## TEXT PROVIDED
****************************************
Graphth Graphth - 2 months ago 21
SQL Question

Teradata regular expressions, look behind

I have a field, Simplified_Description and I'm looking for patterns in it. Specifically, I'm looking for a pattern like 6 X 8 or 6X8 or 600X800. I want to pull out the first and second numbers into new fields. I've been able to get the first number (with much help) using a look-ahead.

REGEXP_substr(Simplified_Description, '[0-9]+(?= {0,1}[X] {0,1}[0-9]+)') AS FirstNum,

When I try to get the second number by changing the look-ahead to a look-behind (by simply adding in a "<"),

REGEXP_substr(Simplified_Description, '[0-9]+(?<= {0,1}[X] {0,1}[0-9]+)') AS SecondNum

I now get an error

SELECT Failed. [9134] The pattern specified is not a valid pattern.

I am a complete newb on regular expressions, especially on look-ahead and look-behind, so it's possible I have some extremely simple error, but I can't figure it out as what I'm doing appears to be the correct syntax.
****************************************
## RECORDS PROVIDED

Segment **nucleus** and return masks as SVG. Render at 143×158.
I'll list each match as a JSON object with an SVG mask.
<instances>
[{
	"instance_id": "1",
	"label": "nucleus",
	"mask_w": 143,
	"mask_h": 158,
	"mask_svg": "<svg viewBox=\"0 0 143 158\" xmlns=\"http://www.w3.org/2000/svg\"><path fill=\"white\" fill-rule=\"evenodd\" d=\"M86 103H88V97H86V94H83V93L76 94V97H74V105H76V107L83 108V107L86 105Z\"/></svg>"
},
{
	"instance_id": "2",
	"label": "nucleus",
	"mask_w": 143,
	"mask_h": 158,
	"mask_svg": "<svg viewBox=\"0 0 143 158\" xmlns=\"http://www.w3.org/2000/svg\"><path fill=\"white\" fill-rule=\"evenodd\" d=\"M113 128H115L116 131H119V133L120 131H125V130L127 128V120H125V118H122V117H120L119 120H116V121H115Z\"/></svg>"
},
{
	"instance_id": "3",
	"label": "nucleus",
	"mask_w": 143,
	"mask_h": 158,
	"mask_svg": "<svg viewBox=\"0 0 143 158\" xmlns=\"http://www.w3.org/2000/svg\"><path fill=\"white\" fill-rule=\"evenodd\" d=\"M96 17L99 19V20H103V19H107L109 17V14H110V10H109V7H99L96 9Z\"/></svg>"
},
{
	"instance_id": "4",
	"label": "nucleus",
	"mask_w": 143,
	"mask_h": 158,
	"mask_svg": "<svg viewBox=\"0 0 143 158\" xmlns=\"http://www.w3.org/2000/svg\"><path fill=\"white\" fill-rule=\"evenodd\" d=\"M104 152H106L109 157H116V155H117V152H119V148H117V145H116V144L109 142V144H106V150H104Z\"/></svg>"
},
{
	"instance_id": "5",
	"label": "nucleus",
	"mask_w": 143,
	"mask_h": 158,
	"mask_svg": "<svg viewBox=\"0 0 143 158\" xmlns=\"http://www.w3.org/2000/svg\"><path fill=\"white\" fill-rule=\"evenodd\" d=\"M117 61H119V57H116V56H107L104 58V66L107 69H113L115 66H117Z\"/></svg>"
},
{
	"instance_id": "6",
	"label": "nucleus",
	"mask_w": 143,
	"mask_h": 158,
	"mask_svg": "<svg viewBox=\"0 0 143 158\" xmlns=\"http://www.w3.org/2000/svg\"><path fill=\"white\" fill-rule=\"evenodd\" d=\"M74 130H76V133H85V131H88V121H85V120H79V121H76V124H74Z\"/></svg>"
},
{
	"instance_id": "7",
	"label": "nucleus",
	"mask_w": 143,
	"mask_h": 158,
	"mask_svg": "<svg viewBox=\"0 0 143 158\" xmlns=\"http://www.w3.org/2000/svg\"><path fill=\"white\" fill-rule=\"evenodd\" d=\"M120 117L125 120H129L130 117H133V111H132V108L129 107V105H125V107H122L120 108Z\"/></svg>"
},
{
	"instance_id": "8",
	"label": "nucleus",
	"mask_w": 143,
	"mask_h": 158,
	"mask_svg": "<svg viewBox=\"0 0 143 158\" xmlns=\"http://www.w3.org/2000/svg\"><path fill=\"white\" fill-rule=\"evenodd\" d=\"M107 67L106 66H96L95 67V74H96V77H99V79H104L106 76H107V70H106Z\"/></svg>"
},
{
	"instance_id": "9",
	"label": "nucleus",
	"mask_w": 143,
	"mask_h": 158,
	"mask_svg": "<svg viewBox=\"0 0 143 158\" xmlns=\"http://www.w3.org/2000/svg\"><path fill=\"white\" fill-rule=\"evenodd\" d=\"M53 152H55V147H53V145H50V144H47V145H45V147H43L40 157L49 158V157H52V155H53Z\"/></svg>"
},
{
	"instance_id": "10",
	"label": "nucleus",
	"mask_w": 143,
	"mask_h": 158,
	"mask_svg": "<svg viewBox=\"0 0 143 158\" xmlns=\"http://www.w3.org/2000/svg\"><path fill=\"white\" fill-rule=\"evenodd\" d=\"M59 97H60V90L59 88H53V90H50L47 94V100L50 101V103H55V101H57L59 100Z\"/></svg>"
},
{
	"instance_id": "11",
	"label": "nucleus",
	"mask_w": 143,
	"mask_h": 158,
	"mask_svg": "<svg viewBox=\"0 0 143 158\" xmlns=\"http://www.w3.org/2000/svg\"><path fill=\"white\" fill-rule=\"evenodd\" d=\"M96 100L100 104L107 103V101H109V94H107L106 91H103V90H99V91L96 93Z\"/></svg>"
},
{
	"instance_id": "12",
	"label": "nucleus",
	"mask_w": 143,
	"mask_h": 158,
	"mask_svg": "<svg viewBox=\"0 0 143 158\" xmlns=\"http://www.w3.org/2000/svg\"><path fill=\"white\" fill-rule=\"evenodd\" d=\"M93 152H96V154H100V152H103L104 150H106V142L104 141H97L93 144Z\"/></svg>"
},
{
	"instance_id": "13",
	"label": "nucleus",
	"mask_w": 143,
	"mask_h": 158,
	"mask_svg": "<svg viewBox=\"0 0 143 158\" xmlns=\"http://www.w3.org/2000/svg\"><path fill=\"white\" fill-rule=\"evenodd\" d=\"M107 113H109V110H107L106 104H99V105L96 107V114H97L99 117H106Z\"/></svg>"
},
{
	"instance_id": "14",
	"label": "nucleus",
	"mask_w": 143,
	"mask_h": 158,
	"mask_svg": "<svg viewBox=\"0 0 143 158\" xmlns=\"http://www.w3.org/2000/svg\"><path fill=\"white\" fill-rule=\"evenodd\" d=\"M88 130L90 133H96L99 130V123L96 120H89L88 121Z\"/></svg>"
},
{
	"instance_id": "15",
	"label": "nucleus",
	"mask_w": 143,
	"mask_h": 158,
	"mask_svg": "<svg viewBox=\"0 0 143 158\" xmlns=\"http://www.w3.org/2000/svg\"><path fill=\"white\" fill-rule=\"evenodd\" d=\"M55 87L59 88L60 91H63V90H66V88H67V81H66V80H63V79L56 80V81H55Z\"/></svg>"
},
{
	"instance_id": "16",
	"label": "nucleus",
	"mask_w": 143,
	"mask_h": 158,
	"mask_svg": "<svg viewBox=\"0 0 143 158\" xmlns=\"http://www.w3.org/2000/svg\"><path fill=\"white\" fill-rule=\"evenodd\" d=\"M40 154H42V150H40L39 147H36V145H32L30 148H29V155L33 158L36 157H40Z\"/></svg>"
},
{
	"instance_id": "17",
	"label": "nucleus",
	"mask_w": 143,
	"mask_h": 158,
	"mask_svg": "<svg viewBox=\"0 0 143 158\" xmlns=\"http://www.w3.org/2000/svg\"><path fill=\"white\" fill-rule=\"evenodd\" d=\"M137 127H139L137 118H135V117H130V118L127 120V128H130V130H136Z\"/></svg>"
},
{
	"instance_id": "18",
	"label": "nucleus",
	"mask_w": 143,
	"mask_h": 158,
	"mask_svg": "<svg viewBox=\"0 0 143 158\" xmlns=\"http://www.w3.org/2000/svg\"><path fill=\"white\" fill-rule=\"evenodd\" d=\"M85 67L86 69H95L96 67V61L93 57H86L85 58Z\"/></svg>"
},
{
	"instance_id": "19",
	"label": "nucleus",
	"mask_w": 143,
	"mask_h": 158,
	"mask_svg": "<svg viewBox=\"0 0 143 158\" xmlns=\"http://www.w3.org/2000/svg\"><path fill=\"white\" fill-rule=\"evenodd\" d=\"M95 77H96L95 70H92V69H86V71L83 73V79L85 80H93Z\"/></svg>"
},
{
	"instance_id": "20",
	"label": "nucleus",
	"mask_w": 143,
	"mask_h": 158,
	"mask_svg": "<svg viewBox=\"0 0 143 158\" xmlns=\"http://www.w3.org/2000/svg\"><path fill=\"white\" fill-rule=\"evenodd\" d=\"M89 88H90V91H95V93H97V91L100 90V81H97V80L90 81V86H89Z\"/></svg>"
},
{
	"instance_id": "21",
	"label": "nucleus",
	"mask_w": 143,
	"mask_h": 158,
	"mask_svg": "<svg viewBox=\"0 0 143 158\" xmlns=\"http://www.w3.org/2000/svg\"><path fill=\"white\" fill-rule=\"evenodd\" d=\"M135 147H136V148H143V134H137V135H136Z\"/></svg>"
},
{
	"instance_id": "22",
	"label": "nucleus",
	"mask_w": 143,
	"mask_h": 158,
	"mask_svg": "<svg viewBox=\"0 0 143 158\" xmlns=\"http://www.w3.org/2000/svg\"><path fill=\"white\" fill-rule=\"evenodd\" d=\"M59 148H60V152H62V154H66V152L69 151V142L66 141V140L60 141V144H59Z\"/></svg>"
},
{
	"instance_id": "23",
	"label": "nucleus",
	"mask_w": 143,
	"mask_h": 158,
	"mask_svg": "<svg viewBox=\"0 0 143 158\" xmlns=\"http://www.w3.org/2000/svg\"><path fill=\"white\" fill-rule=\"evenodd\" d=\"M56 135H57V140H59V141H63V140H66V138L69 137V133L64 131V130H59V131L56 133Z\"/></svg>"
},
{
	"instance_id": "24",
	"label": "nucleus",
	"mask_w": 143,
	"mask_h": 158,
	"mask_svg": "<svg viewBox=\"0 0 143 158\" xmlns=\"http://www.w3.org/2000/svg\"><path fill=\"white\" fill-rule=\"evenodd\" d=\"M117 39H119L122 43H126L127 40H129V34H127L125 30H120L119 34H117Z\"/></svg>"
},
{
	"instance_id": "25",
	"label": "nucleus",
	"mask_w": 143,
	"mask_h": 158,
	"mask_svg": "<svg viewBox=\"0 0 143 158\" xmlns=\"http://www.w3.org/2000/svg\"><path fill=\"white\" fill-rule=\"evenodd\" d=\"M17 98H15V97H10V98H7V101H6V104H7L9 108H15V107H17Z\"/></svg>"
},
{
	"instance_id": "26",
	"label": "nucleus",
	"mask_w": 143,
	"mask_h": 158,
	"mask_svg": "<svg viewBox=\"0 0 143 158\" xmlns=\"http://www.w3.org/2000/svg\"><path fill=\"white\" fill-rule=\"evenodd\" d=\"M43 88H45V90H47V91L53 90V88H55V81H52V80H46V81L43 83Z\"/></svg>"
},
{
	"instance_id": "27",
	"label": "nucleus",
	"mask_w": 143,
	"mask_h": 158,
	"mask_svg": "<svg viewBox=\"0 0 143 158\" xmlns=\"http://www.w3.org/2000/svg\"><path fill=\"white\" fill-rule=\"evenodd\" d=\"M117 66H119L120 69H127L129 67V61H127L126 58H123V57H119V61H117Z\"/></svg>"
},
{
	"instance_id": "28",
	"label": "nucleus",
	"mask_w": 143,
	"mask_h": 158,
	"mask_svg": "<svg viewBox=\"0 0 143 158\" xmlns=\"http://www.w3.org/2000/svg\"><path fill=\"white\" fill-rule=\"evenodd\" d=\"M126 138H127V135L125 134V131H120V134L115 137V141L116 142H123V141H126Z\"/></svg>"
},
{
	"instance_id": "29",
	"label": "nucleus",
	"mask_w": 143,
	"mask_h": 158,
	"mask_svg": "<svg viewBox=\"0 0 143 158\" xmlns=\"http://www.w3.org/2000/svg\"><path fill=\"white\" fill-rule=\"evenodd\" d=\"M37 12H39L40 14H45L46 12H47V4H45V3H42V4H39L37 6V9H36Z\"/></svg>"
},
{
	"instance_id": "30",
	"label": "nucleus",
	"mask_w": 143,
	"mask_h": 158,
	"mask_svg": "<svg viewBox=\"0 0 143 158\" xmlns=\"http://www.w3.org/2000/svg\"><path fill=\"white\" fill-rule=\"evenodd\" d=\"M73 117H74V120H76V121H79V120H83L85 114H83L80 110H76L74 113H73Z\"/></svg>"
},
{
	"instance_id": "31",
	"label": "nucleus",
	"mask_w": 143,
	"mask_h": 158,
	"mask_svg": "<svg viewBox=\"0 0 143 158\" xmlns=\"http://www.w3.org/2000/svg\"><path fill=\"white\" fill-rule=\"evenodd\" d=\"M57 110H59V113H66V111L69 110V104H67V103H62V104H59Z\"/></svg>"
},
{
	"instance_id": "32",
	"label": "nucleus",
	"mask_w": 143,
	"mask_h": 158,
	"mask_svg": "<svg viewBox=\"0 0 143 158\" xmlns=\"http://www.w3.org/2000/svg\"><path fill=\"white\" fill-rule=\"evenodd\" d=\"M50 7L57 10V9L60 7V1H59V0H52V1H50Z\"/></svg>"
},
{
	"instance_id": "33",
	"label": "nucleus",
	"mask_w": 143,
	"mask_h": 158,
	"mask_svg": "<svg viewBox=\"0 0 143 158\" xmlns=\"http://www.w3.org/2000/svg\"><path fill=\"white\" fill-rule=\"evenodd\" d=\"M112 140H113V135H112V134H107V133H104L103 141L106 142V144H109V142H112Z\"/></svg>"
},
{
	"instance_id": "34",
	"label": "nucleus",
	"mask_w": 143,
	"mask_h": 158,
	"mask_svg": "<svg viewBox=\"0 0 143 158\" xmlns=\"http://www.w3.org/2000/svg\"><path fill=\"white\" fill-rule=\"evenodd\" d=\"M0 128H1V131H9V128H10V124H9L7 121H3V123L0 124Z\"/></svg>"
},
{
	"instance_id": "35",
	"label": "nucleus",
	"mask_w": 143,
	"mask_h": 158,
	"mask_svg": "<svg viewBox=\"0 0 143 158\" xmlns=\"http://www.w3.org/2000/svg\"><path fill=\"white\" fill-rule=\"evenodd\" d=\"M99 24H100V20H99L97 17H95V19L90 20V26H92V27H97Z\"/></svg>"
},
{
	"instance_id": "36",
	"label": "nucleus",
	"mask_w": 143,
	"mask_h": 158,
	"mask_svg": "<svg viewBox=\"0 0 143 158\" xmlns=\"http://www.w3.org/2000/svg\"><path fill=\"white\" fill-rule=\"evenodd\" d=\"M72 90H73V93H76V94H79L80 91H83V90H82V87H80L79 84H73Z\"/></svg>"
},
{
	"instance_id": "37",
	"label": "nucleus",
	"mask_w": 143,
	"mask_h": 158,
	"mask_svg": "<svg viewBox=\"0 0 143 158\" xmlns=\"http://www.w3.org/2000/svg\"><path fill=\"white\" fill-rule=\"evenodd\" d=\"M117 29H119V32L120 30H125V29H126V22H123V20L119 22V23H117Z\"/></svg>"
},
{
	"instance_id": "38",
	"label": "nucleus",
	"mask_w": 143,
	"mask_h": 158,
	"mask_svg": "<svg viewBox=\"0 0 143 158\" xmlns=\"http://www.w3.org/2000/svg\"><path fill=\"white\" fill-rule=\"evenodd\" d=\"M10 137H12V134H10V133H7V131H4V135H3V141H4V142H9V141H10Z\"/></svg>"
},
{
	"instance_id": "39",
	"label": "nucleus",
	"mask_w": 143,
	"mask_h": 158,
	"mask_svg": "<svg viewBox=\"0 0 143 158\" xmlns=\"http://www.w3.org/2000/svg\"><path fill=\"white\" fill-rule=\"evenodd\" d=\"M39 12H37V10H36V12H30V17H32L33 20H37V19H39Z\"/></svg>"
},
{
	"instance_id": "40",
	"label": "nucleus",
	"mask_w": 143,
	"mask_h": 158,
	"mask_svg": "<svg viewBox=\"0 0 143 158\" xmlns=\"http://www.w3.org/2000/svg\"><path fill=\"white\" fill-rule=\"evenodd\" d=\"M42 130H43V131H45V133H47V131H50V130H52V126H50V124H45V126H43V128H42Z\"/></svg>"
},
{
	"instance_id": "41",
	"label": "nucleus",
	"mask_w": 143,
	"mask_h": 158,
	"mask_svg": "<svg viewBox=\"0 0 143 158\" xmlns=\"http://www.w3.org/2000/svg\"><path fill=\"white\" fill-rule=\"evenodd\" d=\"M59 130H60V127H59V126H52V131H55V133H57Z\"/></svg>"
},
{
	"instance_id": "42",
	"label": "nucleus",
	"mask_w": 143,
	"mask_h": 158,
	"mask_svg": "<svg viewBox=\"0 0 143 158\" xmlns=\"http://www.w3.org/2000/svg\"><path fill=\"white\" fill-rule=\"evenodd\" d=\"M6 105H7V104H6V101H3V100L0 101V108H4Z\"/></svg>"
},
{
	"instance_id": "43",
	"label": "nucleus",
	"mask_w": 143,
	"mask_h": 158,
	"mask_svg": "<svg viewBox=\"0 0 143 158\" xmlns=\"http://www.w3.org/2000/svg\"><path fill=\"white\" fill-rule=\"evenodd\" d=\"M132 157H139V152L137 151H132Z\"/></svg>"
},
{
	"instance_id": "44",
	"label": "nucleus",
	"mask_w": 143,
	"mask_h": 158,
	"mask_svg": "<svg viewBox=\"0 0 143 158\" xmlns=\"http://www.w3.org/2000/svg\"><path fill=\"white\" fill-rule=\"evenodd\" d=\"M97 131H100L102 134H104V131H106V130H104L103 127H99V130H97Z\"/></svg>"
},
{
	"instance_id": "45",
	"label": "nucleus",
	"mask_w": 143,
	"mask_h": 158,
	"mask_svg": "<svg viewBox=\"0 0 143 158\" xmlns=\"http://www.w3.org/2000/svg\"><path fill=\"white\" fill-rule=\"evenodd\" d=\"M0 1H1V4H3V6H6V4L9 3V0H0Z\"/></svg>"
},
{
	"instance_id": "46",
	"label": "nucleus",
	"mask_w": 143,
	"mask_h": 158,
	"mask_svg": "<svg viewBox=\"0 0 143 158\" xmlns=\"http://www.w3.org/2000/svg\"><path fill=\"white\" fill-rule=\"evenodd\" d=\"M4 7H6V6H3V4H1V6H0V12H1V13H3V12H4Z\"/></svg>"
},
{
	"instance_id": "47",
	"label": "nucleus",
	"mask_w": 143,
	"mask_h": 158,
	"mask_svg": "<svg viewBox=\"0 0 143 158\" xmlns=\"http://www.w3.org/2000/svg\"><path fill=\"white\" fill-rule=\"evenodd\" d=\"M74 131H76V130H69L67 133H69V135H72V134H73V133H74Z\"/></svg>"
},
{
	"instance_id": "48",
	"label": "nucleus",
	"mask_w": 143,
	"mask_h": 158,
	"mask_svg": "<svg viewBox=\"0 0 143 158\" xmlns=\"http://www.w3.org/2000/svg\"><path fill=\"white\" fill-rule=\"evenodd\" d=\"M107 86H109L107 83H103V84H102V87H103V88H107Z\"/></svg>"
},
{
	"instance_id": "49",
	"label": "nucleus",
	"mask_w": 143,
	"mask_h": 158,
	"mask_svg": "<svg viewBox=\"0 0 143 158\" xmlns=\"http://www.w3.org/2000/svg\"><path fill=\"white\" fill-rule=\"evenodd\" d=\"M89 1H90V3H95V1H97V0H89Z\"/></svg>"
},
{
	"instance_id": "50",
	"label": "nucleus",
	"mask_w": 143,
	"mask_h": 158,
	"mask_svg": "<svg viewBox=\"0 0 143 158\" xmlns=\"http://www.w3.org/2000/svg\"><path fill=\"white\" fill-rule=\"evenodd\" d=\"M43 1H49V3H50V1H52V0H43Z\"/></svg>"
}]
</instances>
****************************************
## TASKS AND EXERCISES
1. Which example patterns does the Teradata regular expressions post say the writer is looking for in the field?
2. Write a continuation of the Teradata regular expressions post, picking up right after its last sentence.

## RESPONSES
1.
6 X 8
6X8
600X800

2.
Answer Source

You may use the following regex to extract the first number:

REGEXP_substr(Simplified_Description, '\d+(?=\s*X\s*\d)') AS FirstNum

and this regex for the second number:

REGEXP_substr(Simplified_Description, '\d+\s*X\s*\K\d+') AS SecondNum

See the regex 1 and regex 2 demo.

Patter 1 details

  • \d+ - 1 or more digits that are followed with...
  • (?=\s*X\s*\d) - a sequence of patterns:
    • \s* - 0+ whitespaces
    • X - an X char
    • \s* - 0+ whitespaces
    • \d - a digit.

Pattern 2 details

  • \d+ - 1 or more digits
  • \s*X\s* - an X char enclosed with any 0+ whitespace chars
  • \K - a match reset operator that omits (removes) the text matched so far from the match value
  • \d+ - 1 or more digits.